■ **TRECHO DO TEXTO**
━━━━━━━━━━

A palavra hipócrita veio do grego e designava, a princípio, apenas um ator, um comediante, um histrião, sem as conotações intensamente negativas – de falsidade, dissimulação, fingimento – que hoje estão grudadas nela. Ou melhor: o fingimento estava lá, mas era exercido em nome de uma causa nobre, a de entreter o público.
Todos os filólogos concordam sobre a origem do vocábulo hipocrisia: o grego tardio hypokrisía, com ou sem a intermediação do latim hypocrisis. O dicionário Saraiva define assim o substantivo latino: “elocução, declamação; arte, habilidade para imitar a fala, gestos e modos de uma pessoa”.
Há alguma controvérsia sobre os sentidos primitivos que deram origem à acepção moderna de hipócrita. O Houaiss registra a acepção grega de “intérprete de um sonho, de uma visão; adivinho, profeta” como anterior à de ator – o que pode sugerir uma raiz de charlatanismo para o dissimulado de hoje.
No entanto, o etimologista catalão Joan Corominas liga a hipocrisia diretamente ao trabalho de interpretação de uma peça, sem a interferência de profetas ou adivinhos, ao derivar o termo grego de hypokrínomai, “diálogo”.
Seja como for, é certo que ao desembarcar em português no século XIV a palavra hipócrita já trazia consigo, pronta, a acepção que hoje vemos atribuída com frequência a políticos e outros fingidores. O passo decisivo para a consolidação desse sentido foi, segundo o Saraiva, o uso do vocábulo latino por São Jerônimo (cerca de 347-420), padre e erudito, para designar um tipo bem específico de “ator”: o falso bom cristão, o devoto fingido.
Em tempo: o grego Hipócrates, conhecido como “pai da medicina”, não tem nada a ver com isso.

━━━━━━━━━━

■ **DADOS ARMAZENADOS**

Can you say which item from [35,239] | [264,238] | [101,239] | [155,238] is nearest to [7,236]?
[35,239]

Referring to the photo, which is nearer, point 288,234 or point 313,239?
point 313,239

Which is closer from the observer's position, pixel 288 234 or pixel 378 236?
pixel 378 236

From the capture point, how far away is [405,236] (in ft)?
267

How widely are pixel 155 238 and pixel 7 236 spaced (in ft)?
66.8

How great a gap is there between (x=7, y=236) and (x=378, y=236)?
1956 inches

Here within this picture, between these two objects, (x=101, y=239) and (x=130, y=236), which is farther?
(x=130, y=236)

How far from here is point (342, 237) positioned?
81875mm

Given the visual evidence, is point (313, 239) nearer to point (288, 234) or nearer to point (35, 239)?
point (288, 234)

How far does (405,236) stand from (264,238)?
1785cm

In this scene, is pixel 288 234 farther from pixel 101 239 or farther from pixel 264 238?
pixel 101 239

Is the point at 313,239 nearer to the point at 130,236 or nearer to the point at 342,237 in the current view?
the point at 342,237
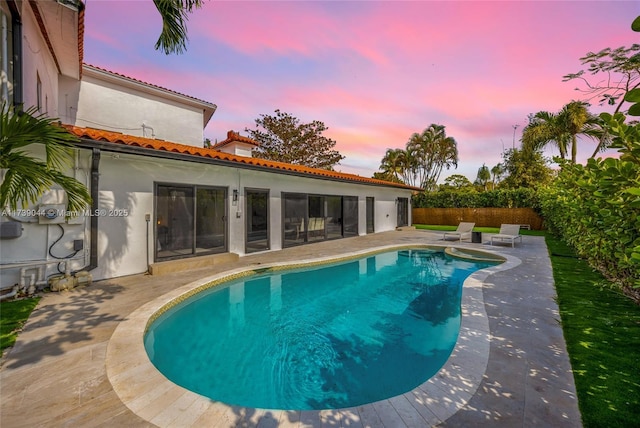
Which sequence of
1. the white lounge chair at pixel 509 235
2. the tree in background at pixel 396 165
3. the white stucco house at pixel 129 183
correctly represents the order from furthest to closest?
the tree in background at pixel 396 165
the white lounge chair at pixel 509 235
the white stucco house at pixel 129 183

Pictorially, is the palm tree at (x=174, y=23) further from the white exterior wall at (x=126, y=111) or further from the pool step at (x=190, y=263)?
the white exterior wall at (x=126, y=111)

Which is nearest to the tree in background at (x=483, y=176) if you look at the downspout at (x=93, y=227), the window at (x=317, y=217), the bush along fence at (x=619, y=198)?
the window at (x=317, y=217)

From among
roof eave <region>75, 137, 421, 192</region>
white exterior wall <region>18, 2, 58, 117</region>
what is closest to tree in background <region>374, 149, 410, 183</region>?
roof eave <region>75, 137, 421, 192</region>

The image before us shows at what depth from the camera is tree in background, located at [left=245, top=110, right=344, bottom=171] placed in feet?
102

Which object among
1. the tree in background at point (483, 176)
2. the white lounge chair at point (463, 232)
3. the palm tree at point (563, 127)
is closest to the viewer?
the white lounge chair at point (463, 232)

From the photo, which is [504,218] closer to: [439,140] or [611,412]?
[439,140]

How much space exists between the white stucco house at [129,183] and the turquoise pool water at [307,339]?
3.08 metres

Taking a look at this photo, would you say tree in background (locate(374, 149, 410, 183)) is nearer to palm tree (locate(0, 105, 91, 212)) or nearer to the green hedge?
the green hedge

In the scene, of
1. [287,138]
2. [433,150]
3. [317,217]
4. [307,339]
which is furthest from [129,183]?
[433,150]

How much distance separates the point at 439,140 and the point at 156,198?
119ft

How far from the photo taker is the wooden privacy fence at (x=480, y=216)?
72.2ft

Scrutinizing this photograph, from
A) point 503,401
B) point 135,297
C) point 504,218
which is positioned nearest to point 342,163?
point 504,218

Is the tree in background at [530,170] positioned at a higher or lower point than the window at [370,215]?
higher

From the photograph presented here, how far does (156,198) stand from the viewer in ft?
28.5
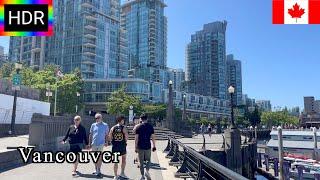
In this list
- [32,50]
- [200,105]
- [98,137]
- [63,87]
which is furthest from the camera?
[200,105]

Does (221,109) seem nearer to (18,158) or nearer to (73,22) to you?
(73,22)

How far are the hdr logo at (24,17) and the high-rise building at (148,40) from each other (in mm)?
142239

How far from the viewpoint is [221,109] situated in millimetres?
176375

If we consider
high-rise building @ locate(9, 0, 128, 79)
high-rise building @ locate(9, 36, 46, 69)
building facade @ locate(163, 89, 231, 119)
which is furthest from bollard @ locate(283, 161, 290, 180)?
building facade @ locate(163, 89, 231, 119)

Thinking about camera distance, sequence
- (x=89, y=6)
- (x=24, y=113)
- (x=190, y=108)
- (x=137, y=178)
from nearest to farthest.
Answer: (x=137, y=178) → (x=24, y=113) → (x=89, y=6) → (x=190, y=108)

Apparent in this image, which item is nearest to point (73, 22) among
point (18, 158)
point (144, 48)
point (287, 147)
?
point (144, 48)

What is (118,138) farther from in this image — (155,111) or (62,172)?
(155,111)

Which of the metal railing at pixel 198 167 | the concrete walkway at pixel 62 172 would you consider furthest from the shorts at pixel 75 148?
the metal railing at pixel 198 167

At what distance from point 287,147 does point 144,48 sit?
110m

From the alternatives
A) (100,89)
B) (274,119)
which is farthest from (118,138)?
(274,119)

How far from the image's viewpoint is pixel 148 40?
16375cm

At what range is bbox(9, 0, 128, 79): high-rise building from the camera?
108062mm

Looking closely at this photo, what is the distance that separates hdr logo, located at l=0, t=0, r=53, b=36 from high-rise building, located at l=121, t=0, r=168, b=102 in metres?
142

━━━━━━━━━━

■ **TAREFA 1**
Reproduza o trecho do texto sobre a origem da palavra hipócrita de "No entanto, o" a "ver com isso.".
■ **TAREFA 2**
De acordo com o texto sobre a origem da palavra hipócrita, em que século essa palavra chegou ao português?

■ **RESPOSTA ESCRITA 1**
No entanto, o etimologista catalão Joan Corominas liga a hipocrisia diretamente ao trabalho de interpretação de uma peça, sem a interferência de profetas ou adivinhos, ao derivar o termo grego de hypokrínomai, “diálogo”.
Seja como for, é certo que ao desembarcar em português no século XIV a palavra hipócrita já trazia consigo, pronta, a acepção que hoje vemos atribuída com frequência a políticos e outros fingidores. O passo decisivo para a consolidação desse sentido foi, segundo o Saraiva, o uso do vocábulo latino por São Jerônimo (cerca de 347-420), padre e erudito, para designar um tipo bem específico de “ator”: o falso bom cristão, o devoto fingido.
Em tempo: o grego Hipócrates, conhecido como “pai da medicina”, não tem nada a ver com isso.

■ **RESPOSTA ESCRITA 2**
No século XIV.